- DOCUMENT SEGMENT:
Yes you are right CCMS, it must be a lot worse the other way. 

I have emailed the Partner Processing Centre again and hope they get back to me soon. All I can hope for now is that they assign me a case worker and my application be processed by August! Ha! wishful thinking....

Thanks again for everyones help


----------



## CCMS (Oct 10, 2013)

Best of luck, mate. In the end it will be worth it !


----------



## Leanderthall (May 23, 2014)

Hi there,

Just thought I'd post a quick update on my situation in case others are reading and also because you guys helped me out so much!

As you know I decided NOT to leave the country on my BVC. However, I decided to write to my local MP outlining my situation (a few friends suggested it and I thought it couldn't hurt!)

They then emailed immigration and that very SAME NIGHT, I got an email from the Partner Processing Centre saying they were considering my application and could I now get my health check and police checks completed!!!

I did that within the 28 days they said, and the following day after them receiving my police checks, my Visa was granted!

I have no idea if the fact they emailed me the same day the MP wrote to them was just a weird coincidence... but somehow I don't think so, will never know I guess!

Anyway, so the whole process took 5 months to get my visa in the end!

I'm a very happy permanent resident now 

Thanks again for all the help


----------



## AllanKwan (May 13, 2015)

Hi Leanderthall,

My wife has the same situation as you before. She is holding BVC, however, her sister is going to have the wedding at the beginning of October, 2015 which she can't miss this wedding. We lodged the partner visa on September 2014, can you give me some suggestions how do you write the letter to Partner Processing Centre to speed up your application? And how do you find the local MP? My wife also forgot her visa expiry date, and was unlawful for one week. After I found her student visa expired, we went to immigration office and granted bridging visa D. We then submitted the application in 5 days.


----------



## Leanderthall (May 23, 2014)

Hi there,
Sorry to hear you are going through a similar situation- the waiting game is hard!

- GIVEN MATERIAL:
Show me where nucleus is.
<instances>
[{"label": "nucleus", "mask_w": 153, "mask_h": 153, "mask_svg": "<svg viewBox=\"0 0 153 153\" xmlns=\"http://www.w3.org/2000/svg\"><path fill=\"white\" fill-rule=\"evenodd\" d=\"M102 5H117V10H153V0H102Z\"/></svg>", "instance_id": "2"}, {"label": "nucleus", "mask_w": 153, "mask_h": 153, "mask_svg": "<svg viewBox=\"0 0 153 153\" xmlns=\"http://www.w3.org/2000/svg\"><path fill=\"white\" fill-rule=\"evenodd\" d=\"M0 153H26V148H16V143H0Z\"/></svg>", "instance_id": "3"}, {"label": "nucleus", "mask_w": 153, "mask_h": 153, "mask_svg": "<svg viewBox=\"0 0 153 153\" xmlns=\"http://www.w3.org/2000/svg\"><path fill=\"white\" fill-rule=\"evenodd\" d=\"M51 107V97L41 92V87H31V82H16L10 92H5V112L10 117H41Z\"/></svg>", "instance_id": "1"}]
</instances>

- PROBLEMS AND TASKS:
**a)** In the visa forum thread, restate as a brief bulleted list the paragraph beginning "My wife has the same situation as you before," keeping its main facts.
**b)** According to the visa forum thread, how long did the whole process take before Leanderthall's visa was granted?

- RESPONSES TO THE TASKS:
**a)**
- The poster's wife holds a BVC, as Leanderthall did.
- Her sister's wedding is at the beginning of October 2015, and she cannot miss it.
- The partner visa was lodged in September 2014.
- The poster asks how to write to the Partner Processing Centre to speed up the application, and how to find the local MP.
- The wife forgot her visa expiry date and was unlawful for one week.
- After the student visa was found to have expired, they went to the immigration office, and she was granted bridging visa D.
- They submitted the application within 5 days.

**b)** Five months.